Segment Start: DATA UNDER STUDY

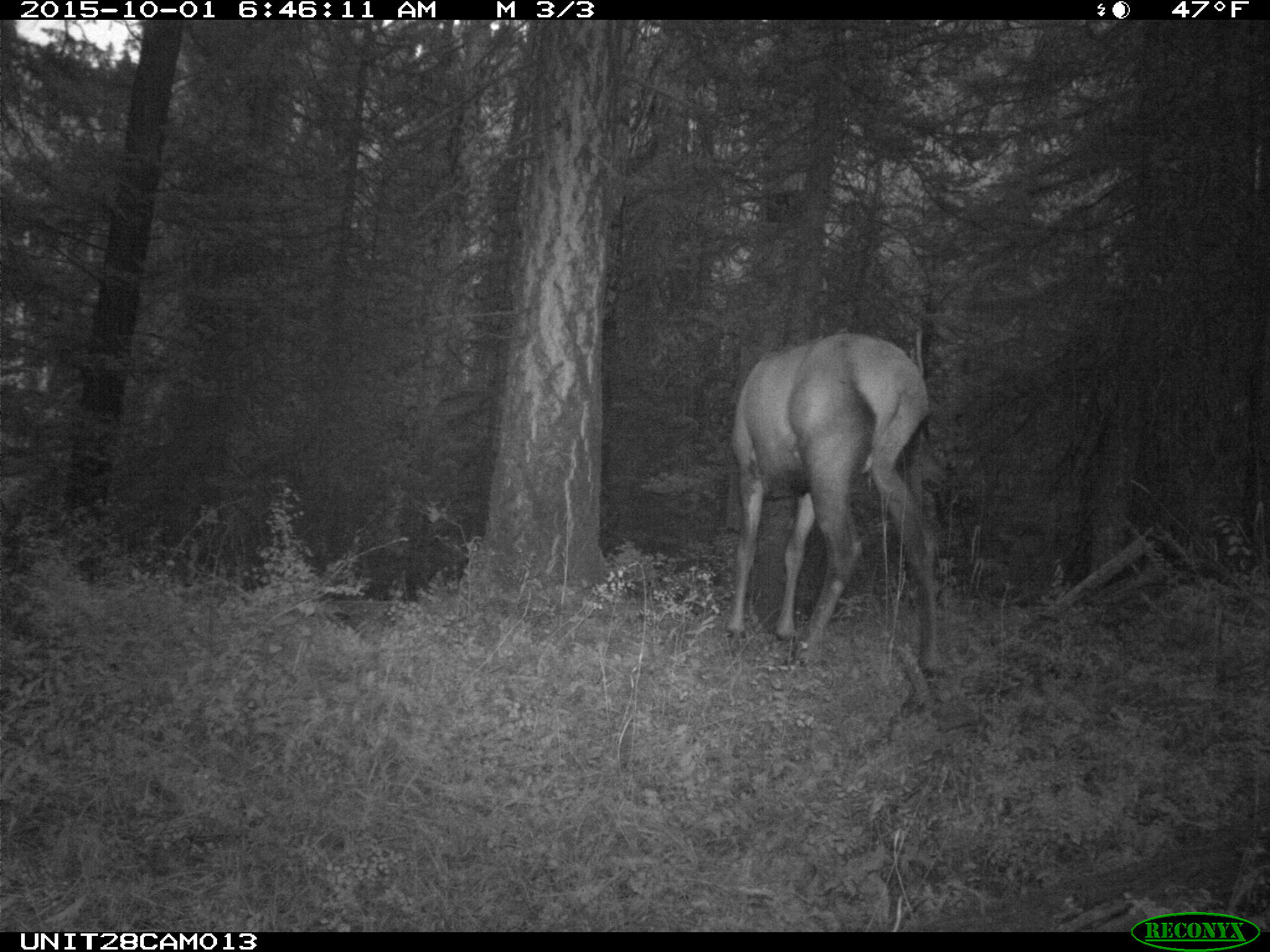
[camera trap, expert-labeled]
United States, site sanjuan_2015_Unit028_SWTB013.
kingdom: Animalia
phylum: Chordata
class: Mammalia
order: Artiodactyla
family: Cervidae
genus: Cervus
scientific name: Cervus elaphus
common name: red deer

Segment End: DATA UNDER STUDY

_TASK GOAL_
What is needed is an exact transcription of every entry, minus the pictures.

_ANSWER SPACE_
[camera trap, expert-labeled]
United States, site sanjuan_2015_Unit028_SWTB013.
kingdom: Animalia
phylum: Chordata
class: Mammalia
order: Artiodactyla
family: Cervidae
genus: Cervus
scientific name: Cervus elaphus
common name: red deer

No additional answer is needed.